How to use the posterior distribution of one model as a prior distribution for another model

These approaches have proved quite useful for a case federated use I’m working in (where restrictions are very high, so no data sharing and no port openings are allowed, impeding anything like federated learning or sharing likelihoods [i.e. reconstruction risk], etc.). @perrette points regarding correlations are quite important, though for some cases where we’re interested only on estimates based one or two parameters which parametrise the sampling distribution (e.g. mu and sigma of y = pm.Normal(‘y’, mu, sigma, observed=obs)) I imagine lacking correlations is reasonable as long as the model/question are simple.
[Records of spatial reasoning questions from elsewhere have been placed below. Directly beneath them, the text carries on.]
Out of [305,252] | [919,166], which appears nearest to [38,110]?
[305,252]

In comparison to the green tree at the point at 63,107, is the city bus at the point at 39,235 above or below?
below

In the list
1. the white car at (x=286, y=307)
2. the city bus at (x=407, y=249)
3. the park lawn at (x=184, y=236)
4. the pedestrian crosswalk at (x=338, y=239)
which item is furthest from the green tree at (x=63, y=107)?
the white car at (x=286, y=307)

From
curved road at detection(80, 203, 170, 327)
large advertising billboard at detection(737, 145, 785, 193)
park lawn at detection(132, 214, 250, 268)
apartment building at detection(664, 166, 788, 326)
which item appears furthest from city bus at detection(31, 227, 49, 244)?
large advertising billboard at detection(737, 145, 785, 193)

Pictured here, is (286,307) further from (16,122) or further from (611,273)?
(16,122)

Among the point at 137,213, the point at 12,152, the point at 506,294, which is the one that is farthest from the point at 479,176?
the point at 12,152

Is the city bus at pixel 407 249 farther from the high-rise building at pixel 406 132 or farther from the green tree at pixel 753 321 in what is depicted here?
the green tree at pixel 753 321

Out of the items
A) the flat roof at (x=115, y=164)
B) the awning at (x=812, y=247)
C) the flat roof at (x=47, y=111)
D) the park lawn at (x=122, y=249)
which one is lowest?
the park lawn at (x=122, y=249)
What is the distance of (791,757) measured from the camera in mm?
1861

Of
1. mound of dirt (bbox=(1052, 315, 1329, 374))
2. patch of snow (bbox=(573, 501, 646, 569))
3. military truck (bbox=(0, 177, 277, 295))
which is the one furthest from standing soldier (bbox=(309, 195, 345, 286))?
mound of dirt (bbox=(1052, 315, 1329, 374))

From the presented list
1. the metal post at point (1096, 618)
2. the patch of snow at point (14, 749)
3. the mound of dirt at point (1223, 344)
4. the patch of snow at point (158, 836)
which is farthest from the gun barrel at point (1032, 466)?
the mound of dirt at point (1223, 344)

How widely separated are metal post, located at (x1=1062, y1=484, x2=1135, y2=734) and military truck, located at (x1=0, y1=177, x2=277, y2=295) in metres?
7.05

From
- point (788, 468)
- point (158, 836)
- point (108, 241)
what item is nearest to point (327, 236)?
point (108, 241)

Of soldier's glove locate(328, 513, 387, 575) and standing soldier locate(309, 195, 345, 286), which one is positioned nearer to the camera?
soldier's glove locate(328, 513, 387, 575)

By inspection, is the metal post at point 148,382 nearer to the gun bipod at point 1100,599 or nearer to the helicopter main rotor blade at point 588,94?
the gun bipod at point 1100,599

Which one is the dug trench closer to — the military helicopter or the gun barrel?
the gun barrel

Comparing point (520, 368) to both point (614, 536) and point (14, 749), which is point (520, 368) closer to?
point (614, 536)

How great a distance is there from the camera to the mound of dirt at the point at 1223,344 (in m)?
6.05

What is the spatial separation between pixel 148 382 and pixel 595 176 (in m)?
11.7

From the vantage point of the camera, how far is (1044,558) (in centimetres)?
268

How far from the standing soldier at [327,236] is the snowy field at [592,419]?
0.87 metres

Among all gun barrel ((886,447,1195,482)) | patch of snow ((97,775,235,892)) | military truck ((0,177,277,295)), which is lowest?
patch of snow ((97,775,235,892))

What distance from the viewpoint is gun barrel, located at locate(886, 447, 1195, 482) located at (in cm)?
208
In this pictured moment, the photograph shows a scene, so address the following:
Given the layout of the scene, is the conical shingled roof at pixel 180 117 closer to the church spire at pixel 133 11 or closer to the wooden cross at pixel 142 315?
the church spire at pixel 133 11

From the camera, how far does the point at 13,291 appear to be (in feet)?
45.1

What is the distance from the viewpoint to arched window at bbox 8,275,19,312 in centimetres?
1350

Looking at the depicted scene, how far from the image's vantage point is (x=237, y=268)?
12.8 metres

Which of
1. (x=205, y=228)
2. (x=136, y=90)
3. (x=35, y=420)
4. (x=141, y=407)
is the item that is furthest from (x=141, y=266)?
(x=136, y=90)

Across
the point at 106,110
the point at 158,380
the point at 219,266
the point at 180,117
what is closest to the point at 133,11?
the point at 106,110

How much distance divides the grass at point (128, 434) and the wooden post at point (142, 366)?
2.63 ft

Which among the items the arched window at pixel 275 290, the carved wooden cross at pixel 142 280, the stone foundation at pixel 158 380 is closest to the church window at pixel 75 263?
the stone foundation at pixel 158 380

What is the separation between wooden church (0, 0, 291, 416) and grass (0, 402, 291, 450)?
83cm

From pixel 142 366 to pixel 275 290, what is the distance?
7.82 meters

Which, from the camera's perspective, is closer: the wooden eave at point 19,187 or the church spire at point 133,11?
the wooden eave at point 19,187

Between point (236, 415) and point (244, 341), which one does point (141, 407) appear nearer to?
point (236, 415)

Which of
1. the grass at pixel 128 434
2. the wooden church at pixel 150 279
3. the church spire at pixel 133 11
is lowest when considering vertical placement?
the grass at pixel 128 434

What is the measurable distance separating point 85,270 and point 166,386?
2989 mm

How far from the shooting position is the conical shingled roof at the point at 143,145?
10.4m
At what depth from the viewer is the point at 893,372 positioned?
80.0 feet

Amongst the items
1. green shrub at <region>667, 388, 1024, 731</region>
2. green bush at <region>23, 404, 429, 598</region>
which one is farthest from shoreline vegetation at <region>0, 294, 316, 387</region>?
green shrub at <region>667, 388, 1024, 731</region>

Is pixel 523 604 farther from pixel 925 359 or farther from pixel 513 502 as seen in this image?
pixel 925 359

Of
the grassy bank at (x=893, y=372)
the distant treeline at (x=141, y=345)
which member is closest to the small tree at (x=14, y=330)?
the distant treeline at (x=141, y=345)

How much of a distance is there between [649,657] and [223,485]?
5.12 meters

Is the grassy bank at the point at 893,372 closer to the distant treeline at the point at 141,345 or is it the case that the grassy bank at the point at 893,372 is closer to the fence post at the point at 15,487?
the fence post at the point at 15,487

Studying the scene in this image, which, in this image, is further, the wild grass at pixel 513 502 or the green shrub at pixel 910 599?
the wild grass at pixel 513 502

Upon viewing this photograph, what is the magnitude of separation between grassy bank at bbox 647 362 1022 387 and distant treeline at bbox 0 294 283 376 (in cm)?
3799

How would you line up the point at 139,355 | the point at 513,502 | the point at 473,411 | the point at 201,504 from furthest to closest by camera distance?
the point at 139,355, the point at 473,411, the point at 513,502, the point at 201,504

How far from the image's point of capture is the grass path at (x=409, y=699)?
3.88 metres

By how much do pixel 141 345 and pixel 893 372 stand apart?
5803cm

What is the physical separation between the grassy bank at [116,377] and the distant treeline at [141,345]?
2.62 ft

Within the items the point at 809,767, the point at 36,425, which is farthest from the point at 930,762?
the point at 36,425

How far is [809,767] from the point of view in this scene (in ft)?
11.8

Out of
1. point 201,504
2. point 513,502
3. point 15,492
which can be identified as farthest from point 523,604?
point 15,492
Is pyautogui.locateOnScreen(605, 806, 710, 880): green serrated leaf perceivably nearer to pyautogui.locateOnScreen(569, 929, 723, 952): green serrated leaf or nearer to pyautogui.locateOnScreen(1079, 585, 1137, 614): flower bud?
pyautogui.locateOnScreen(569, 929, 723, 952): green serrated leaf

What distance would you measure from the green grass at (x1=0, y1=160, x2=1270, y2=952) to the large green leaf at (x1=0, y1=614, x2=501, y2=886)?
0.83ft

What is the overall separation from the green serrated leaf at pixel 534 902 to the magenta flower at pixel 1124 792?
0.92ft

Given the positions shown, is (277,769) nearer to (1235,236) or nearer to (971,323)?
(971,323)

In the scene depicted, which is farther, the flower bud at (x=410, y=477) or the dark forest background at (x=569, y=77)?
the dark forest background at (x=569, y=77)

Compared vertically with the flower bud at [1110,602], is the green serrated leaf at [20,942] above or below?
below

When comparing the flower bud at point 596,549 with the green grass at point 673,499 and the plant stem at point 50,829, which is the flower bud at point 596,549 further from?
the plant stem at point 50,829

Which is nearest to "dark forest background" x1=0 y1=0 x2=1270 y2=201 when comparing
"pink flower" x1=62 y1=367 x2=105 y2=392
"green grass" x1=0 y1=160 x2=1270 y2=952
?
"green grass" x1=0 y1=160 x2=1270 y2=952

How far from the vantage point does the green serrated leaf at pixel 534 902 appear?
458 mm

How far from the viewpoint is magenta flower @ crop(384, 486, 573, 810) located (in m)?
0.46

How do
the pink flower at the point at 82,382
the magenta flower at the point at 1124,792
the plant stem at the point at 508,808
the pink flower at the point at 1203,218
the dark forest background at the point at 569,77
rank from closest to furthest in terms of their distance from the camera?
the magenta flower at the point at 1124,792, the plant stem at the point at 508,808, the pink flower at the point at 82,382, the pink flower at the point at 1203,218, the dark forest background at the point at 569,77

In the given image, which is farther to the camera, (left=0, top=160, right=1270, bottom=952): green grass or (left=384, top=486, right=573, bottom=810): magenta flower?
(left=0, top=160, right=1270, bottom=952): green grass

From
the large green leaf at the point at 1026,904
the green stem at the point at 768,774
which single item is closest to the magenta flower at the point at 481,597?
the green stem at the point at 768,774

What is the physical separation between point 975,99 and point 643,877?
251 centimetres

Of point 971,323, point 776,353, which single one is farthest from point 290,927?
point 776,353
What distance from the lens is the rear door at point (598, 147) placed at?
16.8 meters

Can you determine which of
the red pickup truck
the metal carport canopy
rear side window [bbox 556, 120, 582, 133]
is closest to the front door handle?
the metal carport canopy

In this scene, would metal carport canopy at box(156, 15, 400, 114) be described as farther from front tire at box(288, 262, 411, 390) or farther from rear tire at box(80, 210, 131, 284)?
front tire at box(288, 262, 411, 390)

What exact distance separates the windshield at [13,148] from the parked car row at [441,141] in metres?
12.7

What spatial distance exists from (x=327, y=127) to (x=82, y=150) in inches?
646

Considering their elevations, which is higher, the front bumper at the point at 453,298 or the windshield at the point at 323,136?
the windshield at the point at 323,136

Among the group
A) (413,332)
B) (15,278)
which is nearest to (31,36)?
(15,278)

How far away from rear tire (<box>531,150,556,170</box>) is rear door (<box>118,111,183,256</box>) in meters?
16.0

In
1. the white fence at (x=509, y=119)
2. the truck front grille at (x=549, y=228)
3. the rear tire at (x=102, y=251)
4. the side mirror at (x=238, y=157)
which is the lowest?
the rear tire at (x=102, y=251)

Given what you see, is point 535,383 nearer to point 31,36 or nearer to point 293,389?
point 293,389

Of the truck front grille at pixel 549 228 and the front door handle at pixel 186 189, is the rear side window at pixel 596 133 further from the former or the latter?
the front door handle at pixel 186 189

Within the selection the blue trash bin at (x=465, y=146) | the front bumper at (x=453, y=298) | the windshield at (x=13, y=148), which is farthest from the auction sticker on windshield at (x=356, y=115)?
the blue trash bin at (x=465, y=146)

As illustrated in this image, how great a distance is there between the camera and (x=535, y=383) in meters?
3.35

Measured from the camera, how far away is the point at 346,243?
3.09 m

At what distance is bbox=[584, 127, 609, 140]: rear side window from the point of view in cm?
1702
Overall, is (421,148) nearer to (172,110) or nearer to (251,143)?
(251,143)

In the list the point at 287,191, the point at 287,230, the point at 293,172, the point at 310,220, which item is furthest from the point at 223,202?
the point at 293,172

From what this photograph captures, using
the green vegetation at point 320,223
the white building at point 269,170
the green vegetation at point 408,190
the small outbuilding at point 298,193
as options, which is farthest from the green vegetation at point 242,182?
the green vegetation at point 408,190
What would be the most detrimental problem for inference in such cases?

The prior_from_idata from experimental comes quite handy in this regard as well. Though I’m a bit confused on how to report it. Would this be appropriate notation? (based on what is here: pymc_experimental.utils.prior — pymc_experimental 0.0.18 documentation):

π_{p}^{(s)} = θ_{p}^{(s-1)} + L_{p}^{(s-1)}B_{p}
α^{(s)}, β^{(s)}, σ^{(s)} = π_{p}^{(s)}
μ^{(s)} = α^{(s)} + β^{(s)}
y_{i}^{(s)} ~ N(μ^{(s)}, σ^{(s)})

Where π_{p}^{(s)} are the new priors, θ_{p}^{(s-1)} is the joint posterior mean taken from the joint posterior (p=1…3 posteriors from parameters: α^{(s-1)}, β^{(s-1)}, σ^{(s-1)}) obtained from previously sampled model (s-1), L_{p}^{(s-1)} is the Cholesky decomposition of the covariance matrix taken from the same joint posterior, and B_{p} is a base normal distribution with standard deviation equal to one and mean equal to matrix of zeros with same size the joint posterior mean.

A bit of a silly example, but it’s just to illustrate the question. Also, how can I cite PyMC experimental? Just cite the general PyMC reference? Many thanks.